Fast-forward to 2020, and the outbreak of the COVID-19 pandemic and stay-at-home orders dried up retail foot traffic. At the same time, adoption of e-commerce -- which was already experiencing rapid growth -- accelerated. Shopify reported "handling Black Friday level traffic every day," as large swaths of brick-and-mortar retailers pivoted to online sales channels in order to stay afloat.

Shopify's first-quarter results kept pace with last year, with revenue up 47%, though profits remained elusive. Investors cheered the company's industry-leading position and the accelerating shift to e-commerce, driving the stock up 83% so far in 2020. 

Two people with credit card, using laptop

Image source: Getty Images.

Carvana: Up 181%

While it might be surprising to find a car dealer on the list, Carvana is no ordinary car dealer. It disrupted an outdated industry, moving used car sales from the showroom to the digital realm. Carvana is the leading e-commerce platform for buying and selling used cars, doing business in more than 160 markets across the U.S., and reaching 69% of the population. Customers can have the cars delivered on a flatbed, or via its network of 24 automated vending towers, and in so doing, Carvana is helping to consolidate an otherwise fractured marketplace.

In 2019, Carvana's revenue grew 101% year over year, marking the company's sixth consecutive year of triple-digit revenue growth.

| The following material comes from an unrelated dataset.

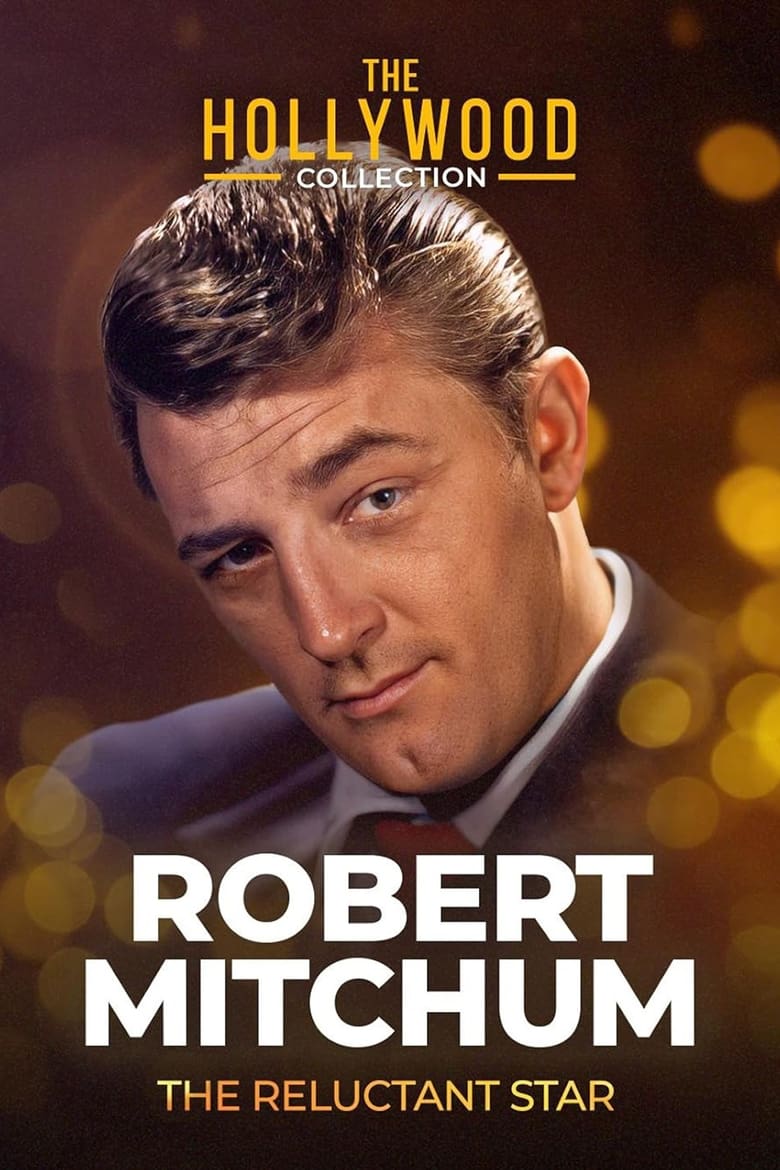 Poster of Robert Mitchum: The Reluctant Star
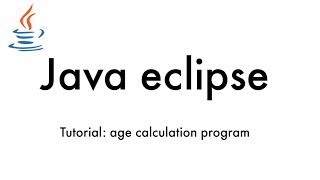 Java eclipse: simple age calculating program tutorial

At the same time, the number of units sold soared 89%, and gross profit per unit (GPU) hit a new all-time high. The company continues to generate losses as it moves to gain additional market share, and with less than 0.5% of the nationwide used car market, Carvana has plenty of growth ahead. 

Economic uncertainty caused by the coronavirus-induced bear market initially caused Carvana's stock to plummet this year, but the first-quarter results brought it roaring back. Revenue grew 45% year over year, while the number of retail units sold jumped 43%. Each unit sold was more profitable as GPU increased by nearly 10%. Net losses continued as Carvana continued to gain market share, but investors gave the profits a pass, as evidenced by the stock gaining 19% so far in 2020.  

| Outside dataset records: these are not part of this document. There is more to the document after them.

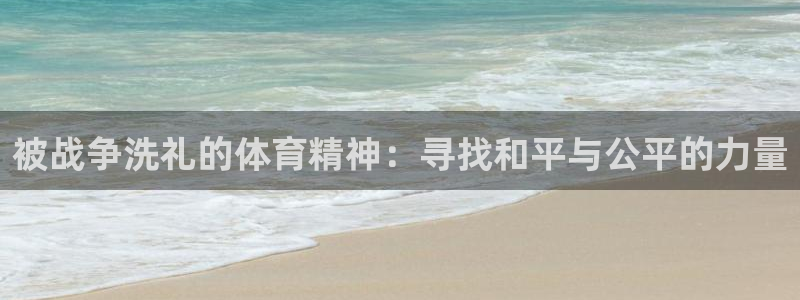 即嗨体育：被战争洗礼的体育精神：寻找和平与公平的力量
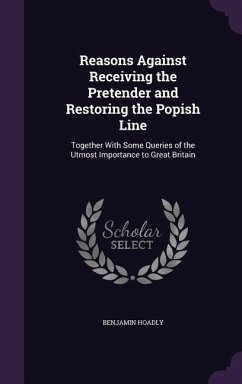 Reasons Against Receiving the Pretender and Restoring the Popish Line - Hoadly, Benjamin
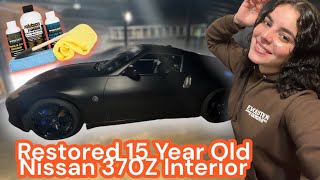 RESTORED MY 15 YEAR OLD NISSAN 370Z INTERIOR NEW AGAIN [upl. by Bedwell208]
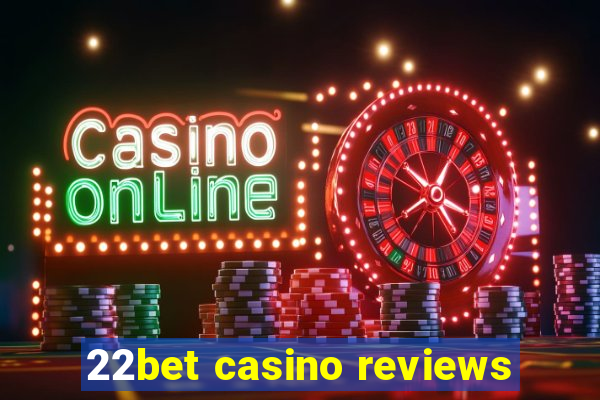 22bet casino reviews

Woman watching multiple projections of digital advertising.

Image source: Getty Images.

The Trade Desk: Up 124%

Early last year, I named The Trade Desk my highest-conviction stock for 2019, and the company has certainly lived up to its promise. The digital advertiser is a leader in the fast-emerging field of programmatic advertising, which uses sophisticated algorithms and high-speed computers to match advertising inventory with the available slots, and places the ads in front of the customers most likely to act on them. This has been a lucrative niche for The Trade Desk, growing at nearly 10 times the rate of the overall ad industry and stealing market share from competitors.

Revenue grew 39% year over year in 2019, an impressive feat, considering the 55% growth it achieved in 2018. The Trade Desk also increased its profitability, with net income up 23%. The company's omni-channel strategy continued to bear fruit, as mobile video spending grew 50% year over year, while mobile in-app grew 67%. The most explosive results came from the connected TV and audio markets, which grew 137% and 185%, respectively. 

When the bear market reared its ugly head in 2020, fears about slashed advertising budgets initially hammered the stock, but with marketers looking for the most bang for their buck, The Trade Desk quickly rebounded. Revenue increased 33% year over year in the first quarter, while net income soared 136%. This reassured investors that the best was yet to come, driving the stock up 38% so far in 2020.

The fine print

Investors are no doubt aware of the old adage that past performance doesn't guarantee future results. Additionally, two of the companies -- Shopify and Carvana -- continue to forego profits in lieu of positioning themselves for future growth. Then there's the matter of nosebleed valuations. Shopify, Carvana, and The Trade Desk have price-to-sales ratios of 69, 14, and 30, respectively, while many investors consider a reasonable measure to be between one and two -- so they're by no means cheap using traditional valuation metrics.

That hasn't stopped these stocks from being top performers in 2019, and with the way things are going, they're liable to be market-beaters again in 2020.